Anna gave the company two stars after a frustrating run of problems with her roughly year-and-a-half-old solar-plus-battery system. She ran into trouble when a bad cell took the battery down, and two days later the whole solar array went offline — the display showed the system had been turned off even though no one had done that. Westhaven required a paid diagnostic visit at $200 an hour just to send a tech, and although the system briefly came back online the battery remained out of service. Daniel, the service technician, emerged as the saving grace: he routinely calls to troubleshoot instead of firing off emails, explains the system more clearly than the installer or the salesperson did, and when he happened to be back for another job he diagnosed the main battery fault, fixed what he could, and arranged for a replacement cell.

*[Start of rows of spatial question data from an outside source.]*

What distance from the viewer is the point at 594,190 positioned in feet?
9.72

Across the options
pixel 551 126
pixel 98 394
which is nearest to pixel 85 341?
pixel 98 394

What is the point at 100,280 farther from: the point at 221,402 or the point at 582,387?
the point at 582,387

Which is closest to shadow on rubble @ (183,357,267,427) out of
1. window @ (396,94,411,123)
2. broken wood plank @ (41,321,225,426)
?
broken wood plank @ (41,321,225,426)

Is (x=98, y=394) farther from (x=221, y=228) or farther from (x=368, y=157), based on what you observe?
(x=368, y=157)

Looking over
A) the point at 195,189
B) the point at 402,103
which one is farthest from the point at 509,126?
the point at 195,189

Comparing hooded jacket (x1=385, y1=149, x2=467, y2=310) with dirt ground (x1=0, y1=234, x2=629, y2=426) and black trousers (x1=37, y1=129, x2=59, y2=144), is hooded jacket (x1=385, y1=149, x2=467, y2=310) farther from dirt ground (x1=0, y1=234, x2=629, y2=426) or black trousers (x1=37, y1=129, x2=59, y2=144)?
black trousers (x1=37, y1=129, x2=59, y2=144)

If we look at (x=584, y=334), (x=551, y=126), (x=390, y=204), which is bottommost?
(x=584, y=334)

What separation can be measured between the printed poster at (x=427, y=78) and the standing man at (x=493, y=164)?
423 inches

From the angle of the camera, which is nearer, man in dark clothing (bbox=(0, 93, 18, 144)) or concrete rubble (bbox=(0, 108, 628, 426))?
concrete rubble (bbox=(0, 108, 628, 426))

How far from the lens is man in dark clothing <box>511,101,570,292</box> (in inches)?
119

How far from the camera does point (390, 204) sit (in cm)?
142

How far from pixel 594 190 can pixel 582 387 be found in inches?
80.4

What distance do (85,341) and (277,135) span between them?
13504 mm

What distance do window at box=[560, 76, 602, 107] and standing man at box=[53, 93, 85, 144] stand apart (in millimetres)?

She expected warranty coverage for a system only 18 months old, but the warranty handling felt inadequate and left her facing service charges for problems she didn’t cause. What lingers from her experience is Daniel’s thorough, hands-on help — and the surprise $200/hour diagnostic fee despite the system’s young age.

3. Alexander Rodriguez
Google | May 21, 2025 |

Alexander chose Westhaven two years ago after comparing three companies and had a 6 kW system installed on his home. Since then he’s spent far more time on the phone than he expected—mainly with Abby at the office—and has gone through multiple service and tech staff trying to sort persistent problems. A technician eventually acknowledged what he had been experiencing: his house actually draws about 10 kW, so the system is undersized. The result is that running the dryer in daylight drains the batteries, and running the AC on a sunny day both depletes the battery and pulls from the grid at the same time; by about 5 p.m. the battery is low and the home stays on the grid for the rest of the night. Despite talking to many people at the company, nothing has been done to fix the mismatch. He wants Westhaven to get back to him with a plan to resolve the under-sizing—right now he’s paying thousands for a system that doesn’t meet his household loads.

03

1. Peggy Galusha
Google | Aug 5, 2025 |

Peggy had a solar array installed four years earlier and appreciated prompt, competent service when a problem cropped up. Jason — who’d been on the original installation crew — diagnosed the issue, found the fault, and repaired it quickly. Because he already knew the system, the visit was fast and straightforward, and she walked away with the panels back in good working order. The standout detail: the same technician from the initial install came back to fix the problem, keeping the system running smoothly.

2. Don Johnson
Google | Feb 10, 2025 |

Don Johnson had Westhaven install a solar-plus-storage system on his home about three years ago. He encountered a minor issue before receiving Permission to Operate, and Westhaven’s service team stepped in quickly to resolve it. Since activation the system has performed reliably, and the prompt, effective support during that pre-commissioning hiccup is the detail that stuck with him.

3. jamie ..
Yelp | Mar 5, 2025 |

Jamie bought a $47,000 solar system and, after three years, discovered the array had stopped producing because the system’s circuit board failed. For about two months Jamie had no idea anything was wrong — they had assumed the company’s monitoring (a promotion offered at installation) would alert someone, but that monitoring had quietly ended without notification. When the company shipped a replacement board, it quoted $200 an hour for installation and offered no clear explanation for why the board failed so soon. Frustrated, Jamie refused to accept ongoing surprise repair bills for a product that had been sold and monitored as part of the package, and steered their parents away from the company as they watched the situation unfold. The detail that sticks: the monitoring promotion lapsed without notice, leaving panels offline for weeks while the company then sought steep hourly fees to fix a problem Jamie never caused.

Long-term Satisfaction

Long-term satisfaction for Westhaven Power drops to 3.1 ★ compared to early reviews. This decline is worse than 75% of installers we looked at.

Long-term reviews carry the most weight in our methodology because they are most representative of what you should be paying for: a system that will perform for years.